● Work to complete: Starting at the beginning of the lines and ending at the line that contains "Answer: yellow stripe", give those lines again with "palm tree trunk" swapped for "lamp post" and nothing else changed.

● Records to process:
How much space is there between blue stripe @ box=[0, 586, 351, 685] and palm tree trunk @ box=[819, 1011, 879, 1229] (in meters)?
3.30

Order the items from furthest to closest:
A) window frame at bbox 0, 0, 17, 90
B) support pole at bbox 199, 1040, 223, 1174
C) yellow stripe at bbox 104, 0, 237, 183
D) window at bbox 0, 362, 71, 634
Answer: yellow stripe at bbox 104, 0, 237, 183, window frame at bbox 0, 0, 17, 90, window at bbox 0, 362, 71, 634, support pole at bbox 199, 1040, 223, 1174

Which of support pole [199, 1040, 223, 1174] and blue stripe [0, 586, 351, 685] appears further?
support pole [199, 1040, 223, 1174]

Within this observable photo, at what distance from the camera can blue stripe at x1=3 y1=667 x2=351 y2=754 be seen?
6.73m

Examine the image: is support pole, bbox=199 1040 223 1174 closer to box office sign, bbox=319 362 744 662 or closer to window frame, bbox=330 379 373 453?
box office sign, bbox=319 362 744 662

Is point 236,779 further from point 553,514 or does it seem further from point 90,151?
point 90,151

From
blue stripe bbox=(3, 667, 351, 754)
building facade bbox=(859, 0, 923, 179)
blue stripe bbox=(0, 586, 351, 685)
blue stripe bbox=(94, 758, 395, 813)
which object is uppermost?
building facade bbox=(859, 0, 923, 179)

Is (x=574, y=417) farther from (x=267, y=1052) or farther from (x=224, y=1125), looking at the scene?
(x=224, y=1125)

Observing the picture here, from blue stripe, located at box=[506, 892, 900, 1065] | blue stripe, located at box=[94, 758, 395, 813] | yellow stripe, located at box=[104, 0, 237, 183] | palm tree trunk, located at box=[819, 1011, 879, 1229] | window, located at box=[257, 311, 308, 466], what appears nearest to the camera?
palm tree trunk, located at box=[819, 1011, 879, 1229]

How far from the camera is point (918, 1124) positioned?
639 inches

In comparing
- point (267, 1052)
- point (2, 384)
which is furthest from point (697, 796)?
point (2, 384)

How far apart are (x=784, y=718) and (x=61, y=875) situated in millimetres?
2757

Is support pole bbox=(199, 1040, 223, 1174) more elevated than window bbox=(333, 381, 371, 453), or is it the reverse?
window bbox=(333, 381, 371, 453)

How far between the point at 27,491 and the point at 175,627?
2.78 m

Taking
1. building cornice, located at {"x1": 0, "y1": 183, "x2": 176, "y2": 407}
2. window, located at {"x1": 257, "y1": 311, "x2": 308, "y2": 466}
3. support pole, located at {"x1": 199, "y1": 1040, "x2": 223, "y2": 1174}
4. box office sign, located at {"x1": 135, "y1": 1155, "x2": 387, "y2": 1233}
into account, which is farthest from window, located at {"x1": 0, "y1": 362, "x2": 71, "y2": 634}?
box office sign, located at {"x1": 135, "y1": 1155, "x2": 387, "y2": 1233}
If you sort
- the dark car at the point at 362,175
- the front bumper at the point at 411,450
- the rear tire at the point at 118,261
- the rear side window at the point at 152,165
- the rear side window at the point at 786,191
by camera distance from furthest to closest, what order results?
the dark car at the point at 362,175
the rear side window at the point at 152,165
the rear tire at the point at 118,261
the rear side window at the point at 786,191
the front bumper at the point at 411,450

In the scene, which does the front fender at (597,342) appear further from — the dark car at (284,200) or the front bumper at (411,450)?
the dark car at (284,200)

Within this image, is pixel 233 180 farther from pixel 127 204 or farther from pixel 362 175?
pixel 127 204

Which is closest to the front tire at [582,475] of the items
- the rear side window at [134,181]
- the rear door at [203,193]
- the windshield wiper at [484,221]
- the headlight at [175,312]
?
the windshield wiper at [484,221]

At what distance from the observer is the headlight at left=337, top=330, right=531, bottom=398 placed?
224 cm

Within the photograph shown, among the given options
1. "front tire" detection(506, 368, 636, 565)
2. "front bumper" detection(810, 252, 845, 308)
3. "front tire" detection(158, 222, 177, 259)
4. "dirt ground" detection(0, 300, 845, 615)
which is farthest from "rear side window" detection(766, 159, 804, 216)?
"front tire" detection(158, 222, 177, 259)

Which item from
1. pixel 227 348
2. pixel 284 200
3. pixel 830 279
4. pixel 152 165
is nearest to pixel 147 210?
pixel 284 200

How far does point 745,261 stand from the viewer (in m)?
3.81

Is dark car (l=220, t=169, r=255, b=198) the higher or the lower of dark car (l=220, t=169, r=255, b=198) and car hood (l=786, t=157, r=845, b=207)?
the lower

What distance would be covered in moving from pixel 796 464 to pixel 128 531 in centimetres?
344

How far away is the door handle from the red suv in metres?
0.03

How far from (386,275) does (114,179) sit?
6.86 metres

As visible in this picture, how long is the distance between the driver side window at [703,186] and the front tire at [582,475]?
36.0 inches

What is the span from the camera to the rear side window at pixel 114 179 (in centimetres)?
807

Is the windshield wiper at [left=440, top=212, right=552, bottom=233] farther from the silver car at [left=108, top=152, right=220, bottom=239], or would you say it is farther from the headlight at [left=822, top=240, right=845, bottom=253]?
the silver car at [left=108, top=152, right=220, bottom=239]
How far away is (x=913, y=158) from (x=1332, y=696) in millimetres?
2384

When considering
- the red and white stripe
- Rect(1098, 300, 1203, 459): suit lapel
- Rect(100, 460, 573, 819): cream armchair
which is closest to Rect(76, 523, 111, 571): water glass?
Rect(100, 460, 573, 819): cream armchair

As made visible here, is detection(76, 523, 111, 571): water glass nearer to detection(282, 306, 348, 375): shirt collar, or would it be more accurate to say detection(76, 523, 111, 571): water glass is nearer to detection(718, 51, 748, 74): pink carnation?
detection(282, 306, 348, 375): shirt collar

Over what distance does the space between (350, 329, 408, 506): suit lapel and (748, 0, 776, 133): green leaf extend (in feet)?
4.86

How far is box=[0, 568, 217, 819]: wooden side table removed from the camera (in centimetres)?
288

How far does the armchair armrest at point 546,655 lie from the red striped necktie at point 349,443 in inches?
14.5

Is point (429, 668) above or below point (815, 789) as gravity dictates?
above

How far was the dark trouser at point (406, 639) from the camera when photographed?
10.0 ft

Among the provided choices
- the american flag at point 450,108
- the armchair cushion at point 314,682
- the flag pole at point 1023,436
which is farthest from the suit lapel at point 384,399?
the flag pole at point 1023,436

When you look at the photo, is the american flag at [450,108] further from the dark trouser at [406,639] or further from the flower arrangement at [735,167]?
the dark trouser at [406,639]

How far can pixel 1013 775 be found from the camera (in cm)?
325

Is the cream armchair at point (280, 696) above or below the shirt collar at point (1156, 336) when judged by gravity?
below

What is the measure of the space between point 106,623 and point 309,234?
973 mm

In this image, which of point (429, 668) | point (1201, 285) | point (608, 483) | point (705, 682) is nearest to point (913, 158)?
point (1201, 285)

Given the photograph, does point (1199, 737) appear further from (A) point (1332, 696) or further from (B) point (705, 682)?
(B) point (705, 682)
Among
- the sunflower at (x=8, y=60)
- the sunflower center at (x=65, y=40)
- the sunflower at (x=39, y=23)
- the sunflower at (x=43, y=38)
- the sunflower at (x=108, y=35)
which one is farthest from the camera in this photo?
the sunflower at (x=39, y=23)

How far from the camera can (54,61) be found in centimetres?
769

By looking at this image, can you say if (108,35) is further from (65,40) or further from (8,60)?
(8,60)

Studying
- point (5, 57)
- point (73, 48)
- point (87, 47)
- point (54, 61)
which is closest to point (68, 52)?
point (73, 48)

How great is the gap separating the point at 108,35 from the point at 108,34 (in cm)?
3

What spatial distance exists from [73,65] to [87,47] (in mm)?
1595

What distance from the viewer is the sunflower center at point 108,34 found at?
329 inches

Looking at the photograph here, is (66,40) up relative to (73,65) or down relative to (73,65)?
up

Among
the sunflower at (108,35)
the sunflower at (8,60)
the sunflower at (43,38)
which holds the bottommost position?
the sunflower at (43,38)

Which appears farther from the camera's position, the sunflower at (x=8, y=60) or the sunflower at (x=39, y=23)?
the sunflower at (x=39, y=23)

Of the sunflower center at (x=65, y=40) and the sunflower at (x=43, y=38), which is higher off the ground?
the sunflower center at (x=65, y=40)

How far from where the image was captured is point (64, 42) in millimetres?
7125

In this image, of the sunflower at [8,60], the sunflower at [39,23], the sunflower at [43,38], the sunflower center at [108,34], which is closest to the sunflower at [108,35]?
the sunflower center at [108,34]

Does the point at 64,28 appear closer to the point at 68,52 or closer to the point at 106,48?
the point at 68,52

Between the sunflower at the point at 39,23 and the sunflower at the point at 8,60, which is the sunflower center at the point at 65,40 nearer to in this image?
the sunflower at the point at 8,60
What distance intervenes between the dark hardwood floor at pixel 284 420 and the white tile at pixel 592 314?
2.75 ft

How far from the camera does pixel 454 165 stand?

● Task answer:
How much space is there between blue stripe @ box=[0, 586, 351, 685] and lamp post @ box=[819, 1011, 879, 1229] (in meters)?
3.30

Order the items from furthest to closest:
A) window frame at bbox 0, 0, 17, 90
B) support pole at bbox 199, 1040, 223, 1174
C) yellow stripe at bbox 104, 0, 237, 183
D) window at bbox 0, 362, 71, 634
Answer: yellow stripe at bbox 104, 0, 237, 183, window frame at bbox 0, 0, 17, 90, window at bbox 0, 362, 71, 634, support pole at bbox 199, 1040, 223, 1174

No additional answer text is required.